Mitnick's 54-month prison sentence is the longest ever meted out in a hacking case, said Assistant U.S. Atty. David Schindler, the lead prosecutor in the case.
But Mitnick could be released in about a year because he will be credited for much of the four years that he has spent in jail since his capture by FBI agents in North Carolina in February 1995.
Mitnick's conduct "was not a benign, inquisitive search for information," said Schindler, rejecting a frequent argument made by Mitnick supporters. "Rather, it was a concerted, deliberate and in some instances mean-spirited attempt to steal information and trick a number of unsuspecting victims."
Mitnick could have faced up to 35 years in prison and a fine of $1.75 million for the counts to which he pleaded guilty. As part of the plea, the government dropped the bulk of its initial 25-count indictment.
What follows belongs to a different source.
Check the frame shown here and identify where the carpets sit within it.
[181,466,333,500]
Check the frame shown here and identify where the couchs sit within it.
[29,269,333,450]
Mitnick's attorney, Donald Randolph, said the plea agreement was substantially more favorable than earlier government offers. "My client can now see light at the end of the tunnel," he said, "and has a reasonable certainty that it is not another train approaching."
In court Friday, Schindler recounted in detail many aliases and ruses Mitnick employed to steal cellular phone software and hacking tools from his targeted companies. Those victims included such major corporations as Sun Microsystems Inc. and Motorola Inc.
The plea agreement, signed by prosecutors and Mitnick last week but kept under seal until Friday, does not cover whether Mitnick will be required to pay his victims restitution.
Any profit he makes from selling his story is already earmarked for his victims, and he could also be forced to surrender a portion of his future wages to victim companies. That will be decided by Judge Mariana Pfaelzer at a sentencing hearing in June.
Aside from the court-imposed sanctions that will follow him for years to come, Mitnick probably always will be shadowed by the notoriety of a hacking career that spanned two decades and included four previous arrests.
At least three books have been written about his hacking history and his dramatic capture in 1995 after leading the FBI on a two-year, cross-country chase. A movie about his capture is due out this year.
Mitnick has made few public comments since his arrest four years ago, but Randolph said Mitnick has expressed an interest in returning to school when he is released, and eventually of finding work as a computer consultant.
Alan Mitnick said he would be pleased to see his son find legitimate work in the computer industry. "He's got a passion for it," he said. "And he's a natural."